Direction =>
Swap every "green information sign" in the lines below for "green park sign", and keep everything else the same.

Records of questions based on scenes
----------------

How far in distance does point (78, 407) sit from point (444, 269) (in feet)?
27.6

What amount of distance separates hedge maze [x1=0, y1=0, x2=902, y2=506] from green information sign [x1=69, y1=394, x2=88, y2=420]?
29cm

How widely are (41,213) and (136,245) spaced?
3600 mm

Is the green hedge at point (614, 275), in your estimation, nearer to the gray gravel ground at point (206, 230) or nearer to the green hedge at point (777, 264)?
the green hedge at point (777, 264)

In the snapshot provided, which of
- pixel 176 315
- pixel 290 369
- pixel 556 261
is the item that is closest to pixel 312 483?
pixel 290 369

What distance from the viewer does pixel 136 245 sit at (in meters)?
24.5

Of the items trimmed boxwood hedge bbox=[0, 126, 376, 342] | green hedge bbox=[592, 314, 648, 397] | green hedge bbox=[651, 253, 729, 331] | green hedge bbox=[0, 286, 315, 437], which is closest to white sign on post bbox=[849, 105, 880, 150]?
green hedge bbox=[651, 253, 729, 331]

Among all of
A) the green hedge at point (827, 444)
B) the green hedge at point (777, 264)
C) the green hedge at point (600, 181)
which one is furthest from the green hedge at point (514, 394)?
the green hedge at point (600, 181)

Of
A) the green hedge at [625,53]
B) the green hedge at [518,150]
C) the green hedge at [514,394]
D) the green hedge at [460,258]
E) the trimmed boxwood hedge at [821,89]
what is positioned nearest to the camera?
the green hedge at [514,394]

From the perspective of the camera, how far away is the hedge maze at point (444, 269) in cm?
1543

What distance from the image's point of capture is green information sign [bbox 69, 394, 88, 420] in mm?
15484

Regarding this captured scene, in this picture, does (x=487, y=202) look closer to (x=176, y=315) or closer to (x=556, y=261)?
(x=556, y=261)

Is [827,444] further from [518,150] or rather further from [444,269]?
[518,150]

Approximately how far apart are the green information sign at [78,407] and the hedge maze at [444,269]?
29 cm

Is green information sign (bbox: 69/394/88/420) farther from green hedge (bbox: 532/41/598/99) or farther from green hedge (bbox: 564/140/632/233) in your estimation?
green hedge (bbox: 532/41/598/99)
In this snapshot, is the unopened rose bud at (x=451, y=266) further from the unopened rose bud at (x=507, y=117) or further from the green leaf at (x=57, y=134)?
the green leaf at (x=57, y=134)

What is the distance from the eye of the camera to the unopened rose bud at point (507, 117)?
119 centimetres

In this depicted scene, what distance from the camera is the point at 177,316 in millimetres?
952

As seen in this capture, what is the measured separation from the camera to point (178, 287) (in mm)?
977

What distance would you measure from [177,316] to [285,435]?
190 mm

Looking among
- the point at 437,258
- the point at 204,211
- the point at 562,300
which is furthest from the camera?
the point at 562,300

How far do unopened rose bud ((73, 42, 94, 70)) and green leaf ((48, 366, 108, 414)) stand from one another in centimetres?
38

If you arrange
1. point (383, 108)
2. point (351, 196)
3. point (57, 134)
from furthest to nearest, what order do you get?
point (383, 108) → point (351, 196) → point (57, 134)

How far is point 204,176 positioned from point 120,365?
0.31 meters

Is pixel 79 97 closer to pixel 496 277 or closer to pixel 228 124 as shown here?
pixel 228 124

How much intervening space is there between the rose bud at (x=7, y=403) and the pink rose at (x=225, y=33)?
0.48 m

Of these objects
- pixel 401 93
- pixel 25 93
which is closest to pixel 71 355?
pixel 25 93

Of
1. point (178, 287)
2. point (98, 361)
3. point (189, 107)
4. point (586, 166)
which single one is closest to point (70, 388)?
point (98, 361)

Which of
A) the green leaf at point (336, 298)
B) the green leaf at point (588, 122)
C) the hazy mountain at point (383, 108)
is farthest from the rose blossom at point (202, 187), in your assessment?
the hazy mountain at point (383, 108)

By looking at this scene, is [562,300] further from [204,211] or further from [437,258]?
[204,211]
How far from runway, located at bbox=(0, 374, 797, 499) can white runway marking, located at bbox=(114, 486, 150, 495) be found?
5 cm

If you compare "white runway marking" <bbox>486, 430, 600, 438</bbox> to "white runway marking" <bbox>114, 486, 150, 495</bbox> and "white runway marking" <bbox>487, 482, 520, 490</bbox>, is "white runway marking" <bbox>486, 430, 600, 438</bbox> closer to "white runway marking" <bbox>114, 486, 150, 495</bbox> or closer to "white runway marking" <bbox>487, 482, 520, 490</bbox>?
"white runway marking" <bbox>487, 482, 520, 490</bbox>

----------------

Task result =>
How far in distance does point (78, 407) sit from point (444, 269) (in feet)?
27.6

What amount of distance separates hedge maze [x1=0, y1=0, x2=902, y2=506] from green park sign [x1=69, y1=394, x2=88, y2=420]?
29cm

How widely are (41,213) and (136,245) spaced?
3600 mm

Is the green hedge at point (614, 275), in your estimation, nearer to the gray gravel ground at point (206, 230) or nearer to the green hedge at point (777, 264)?
the green hedge at point (777, 264)

In the snapshot provided, which of
- pixel 176 315
- pixel 290 369
- pixel 556 261
is the item that is closest to pixel 312 483?
pixel 290 369

What distance from the viewer does pixel 136 245 sit at (in meters)?
24.5

Of the items trimmed boxwood hedge bbox=[0, 126, 376, 342] | green hedge bbox=[592, 314, 648, 397] | green hedge bbox=[651, 253, 729, 331] | green hedge bbox=[0, 286, 315, 437], which is closest to white sign on post bbox=[849, 105, 880, 150]?
green hedge bbox=[651, 253, 729, 331]

Among all of
A) the green hedge at point (827, 444)
B) the green hedge at point (777, 264)
C) the green hedge at point (600, 181)
which one is furthest from the green hedge at point (514, 394)?
the green hedge at point (600, 181)

Of
A) the green hedge at [625,53]
B) the green hedge at [518,150]
C) the green hedge at [514,394]
D) the green hedge at [460,258]
E) the trimmed boxwood hedge at [821,89]
what is positioned nearest to the camera?
the green hedge at [514,394]

From the perspective of the camera, how far away is the hedge maze at point (444, 269) in cm?
1543

What distance from the image's point of capture is green park sign [bbox 69, 394, 88, 420] in mm?
15484

Regarding this captured scene, in this picture, does (x=487, y=202) look closer to (x=176, y=315) or closer to (x=556, y=261)?
(x=556, y=261)

Is [827,444] further from [518,150] or rather further from [444,269]?
[518,150]

Approximately how far apart are the green park sign at [78,407] and the hedge maze at [444,269]?
29 cm

Is green park sign (bbox: 69/394/88/420) farther from green hedge (bbox: 532/41/598/99) or farther from green hedge (bbox: 564/140/632/233) in your estimation?
green hedge (bbox: 532/41/598/99)
In this snapshot, is the unopened rose bud at (x=451, y=266) further from the unopened rose bud at (x=507, y=117) or further from the green leaf at (x=57, y=134)?
the green leaf at (x=57, y=134)

What is the distance from the eye of the camera to the unopened rose bud at point (507, 117)?
119 centimetres

In this depicted scene, what distance from the camera is the point at 177,316 in millimetres?
952

As seen in this capture, what is the measured separation from the camera to point (178, 287) (in mm)?
977

What distance would you measure from [177,316] to [285,435]?
190 mm

Looking among
- the point at 437,258
- the point at 204,211
- the point at 562,300
which is furthest from the camera?
the point at 562,300

How far do unopened rose bud ((73, 42, 94, 70)) and green leaf ((48, 366, 108, 414)) stand from one another in centimetres?
38

If you arrange
1. point (383, 108)
2. point (351, 196)
3. point (57, 134)
from furthest to nearest, what order do you get?
point (383, 108) → point (351, 196) → point (57, 134)

How far is point 204,176 positioned from point 120,365?
0.31 meters

Is pixel 79 97 closer to pixel 496 277 or closer to pixel 228 124 as shown here?
pixel 228 124

How much intervening space is there between the rose bud at (x=7, y=403) and the pink rose at (x=225, y=33)?
0.48 m

Of these objects
- pixel 401 93
- pixel 25 93
which is closest to pixel 71 355?
pixel 25 93

Of
1. point (178, 287)
2. point (98, 361)
3. point (189, 107)
4. point (586, 166)
which single one is closest to point (70, 388)?
point (98, 361)

Which of
A) the green leaf at point (336, 298)
B) the green leaf at point (588, 122)
C) the hazy mountain at point (383, 108)
is farthest from the rose blossom at point (202, 187), in your assessment?
the hazy mountain at point (383, 108)

By looking at this scene, is [562,300] further from [204,211] or further from [437,258]?
[204,211]
How far from runway, located at bbox=(0, 374, 797, 499) can white runway marking, located at bbox=(114, 486, 150, 495) be found?
5 cm

If you compare "white runway marking" <bbox>486, 430, 600, 438</bbox> to "white runway marking" <bbox>114, 486, 150, 495</bbox> and "white runway marking" <bbox>487, 482, 520, 490</bbox>, is "white runway marking" <bbox>486, 430, 600, 438</bbox> closer to "white runway marking" <bbox>114, 486, 150, 495</bbox> or closer to "white runway marking" <bbox>487, 482, 520, 490</bbox>?
"white runway marking" <bbox>487, 482, 520, 490</bbox>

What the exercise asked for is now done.